PoseSonic: 3D Upper Body Pose Estimation Through Egocentric Acoustic Sensing on Smartglasses

Published in The Proceedings of the Association for Computing Machinery on Interactive, Mobile, Wearable and Ubiquitous Technologies (IMWUT)/UbiComp, 2023

Recommended citation: Saif Mahmud, Ke Li, Guilin Hu, Hao Chen, Richard Jin, Ruidong Zhang, François Guimbretière, and Cheng Zhang. 2023. PoseSonic: 3D Upper Body Pose Estimation Through Egocentric Acoustic Sensing on Smartglasses. Proc. ACM Interact. Mob. Wearable Ubiquitous Technol. 7, 3, Article 111 (September 2023), 28 pages. https://dl.acm.org/doi/10.1145/3610895

Selected Media Coverage: Cornell Chronicle

October 8-12, 2023, Cancún, Mexico
Keyword: Human Pose Estimation, Acoustic Sensing, Smart/AR Glasses, Deep Learning, Cross-Modal

Trulli

In this paper, we introduce PoseSonic, an intelligent acoustic sensing solution for smartglasses that estimates upper body poses. Our system only requires two pairs of microphones and speakers on the hinges of the eyeglasses to emit FMCW-encoded inaudible acoustic signals and receive reflected signals for body pose estimation.
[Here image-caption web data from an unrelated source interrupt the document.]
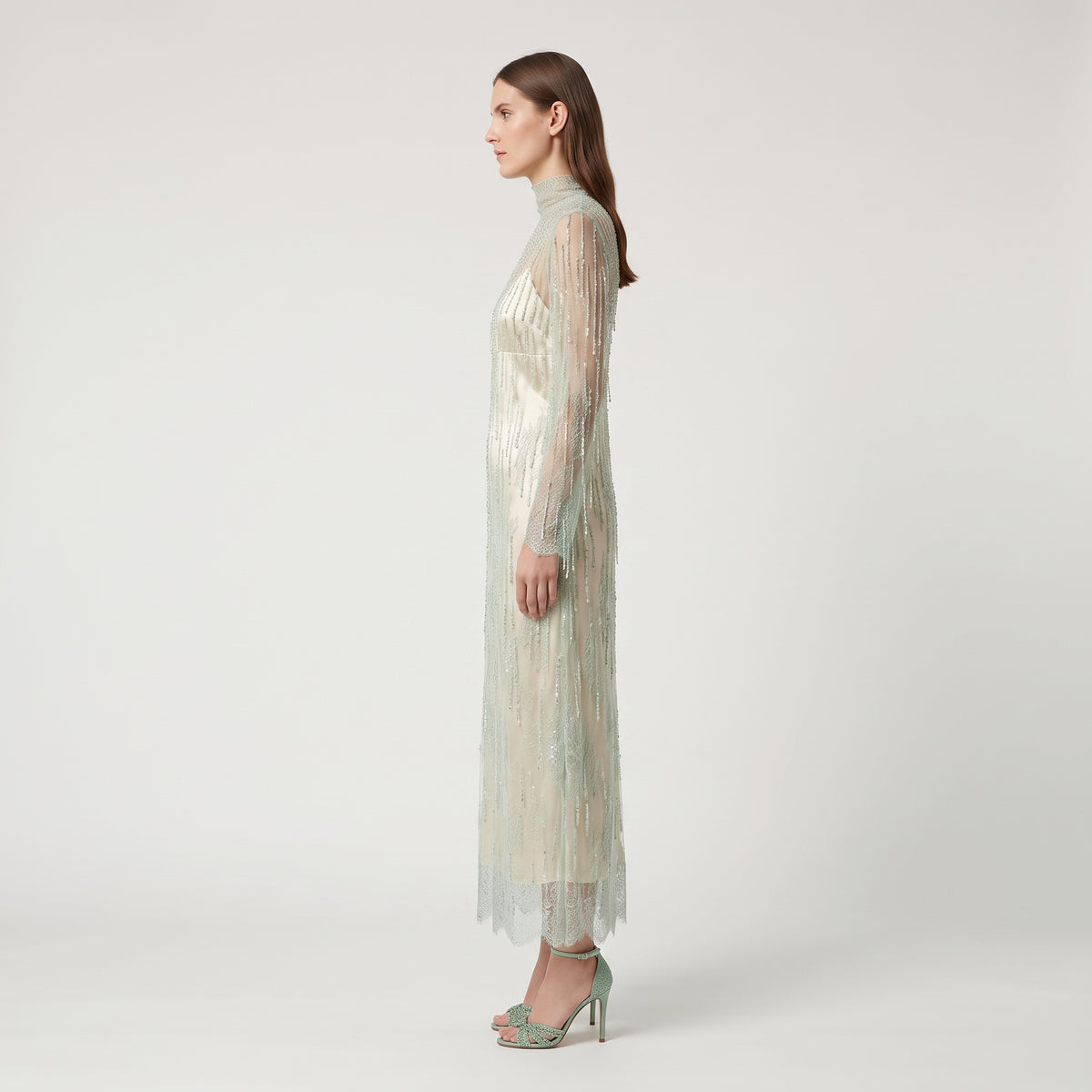 Beaded Mesh Layered Midi Dress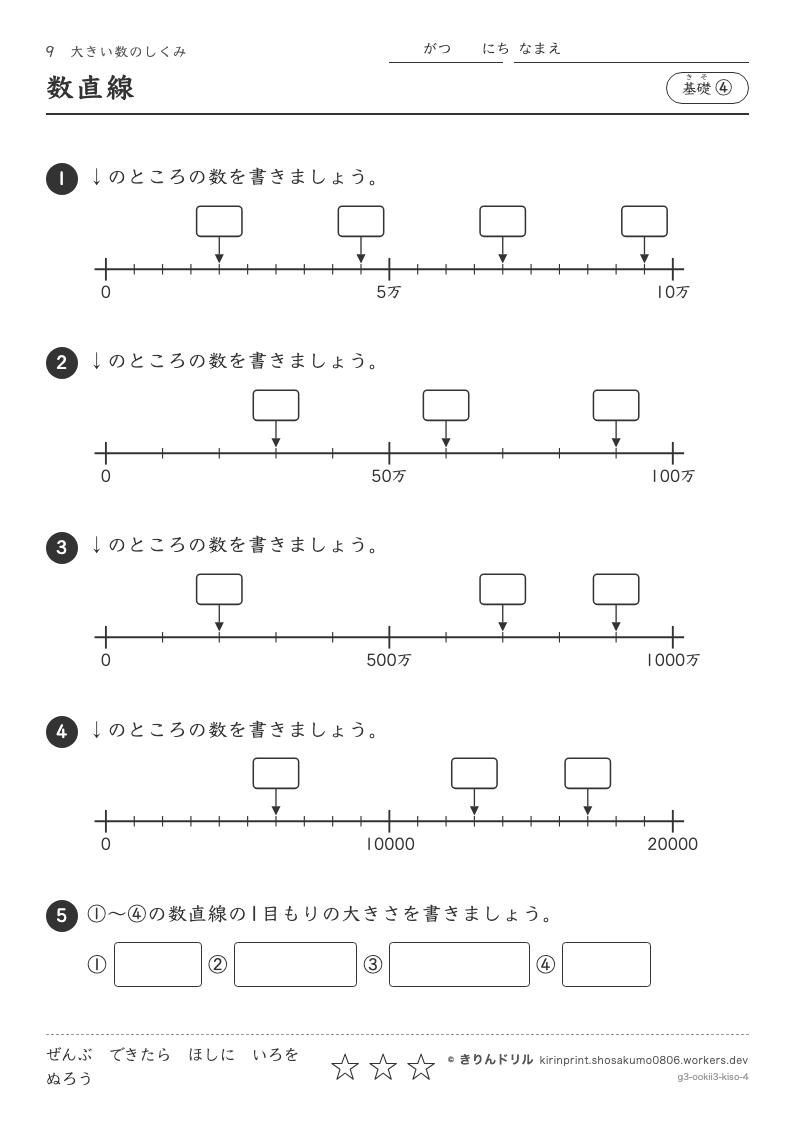 大きい数のしくみ 基礎④ 数直線のプレビュー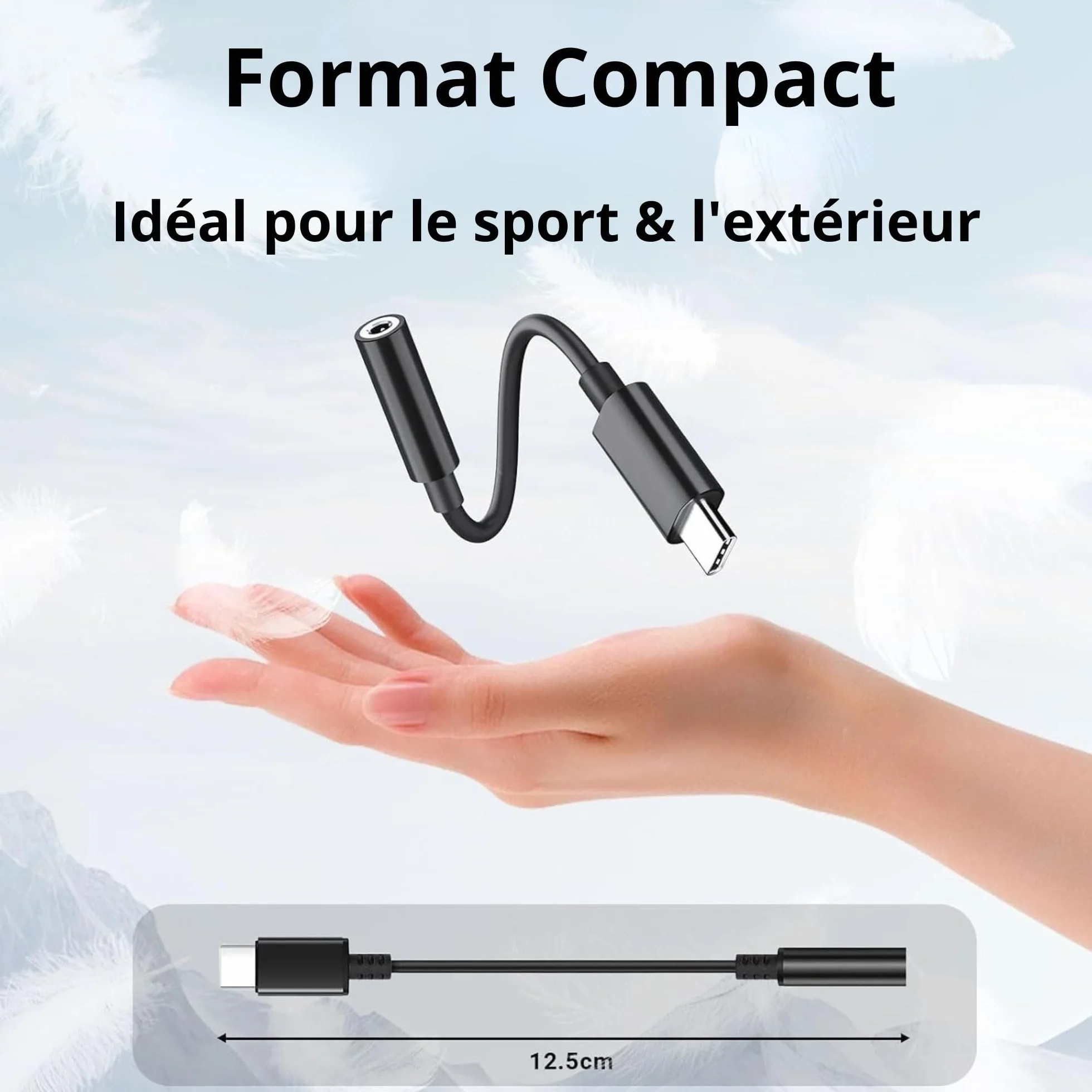 Clem Tech - Adaptateur USB C Jack, Prise USB C vers Prise Casque 3,5mm, Convertisseur Câble USBC vers Ecouteur Compatible avec Samsung Galaxy, MacBook Pro, Huawei, Honor..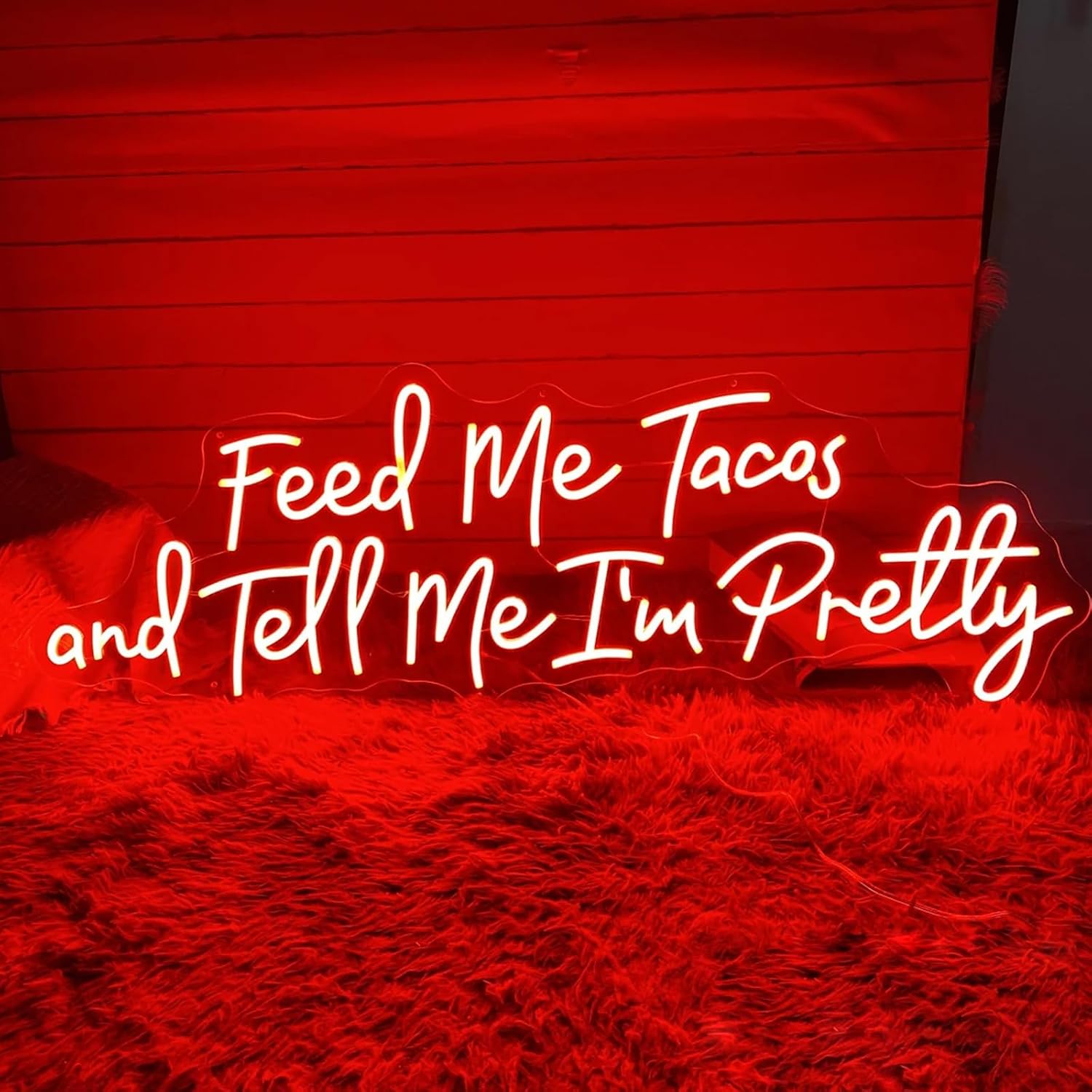 Feed Me Tacos and Tell Me I'm Pretty Neon Sign Led Mexican Taco Sign Wall Art Decor for Home Mexican Restaurant Tacos Bar Size: 24 inches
Using a customized deep learning model, PoseSonic estimates the 3D positions of 9 body joints including the shoulders, elbows, wrists, hips, and nose. We adopt a cross-modal supervision strategy to train our model using synchronized RGB video frames as ground truth. We conducted in-lab and semi-in-the-wild user studies with 22 participants to evaluate PoseSonic, and our user-independent model achieved a mean per joint position error of 6.17 cm in the lab setting and 14.12 cm in semi-in-the-wild setting when predicting the 9 body joint positions in 3D. Our further studies show that the performance was not significantly impacted by different surroundings or when the devices were remounted or by real-world environmental noise. Finally, we discuss the opportunities, challenges, and limitations of deploying PoseSonic in real-world applications.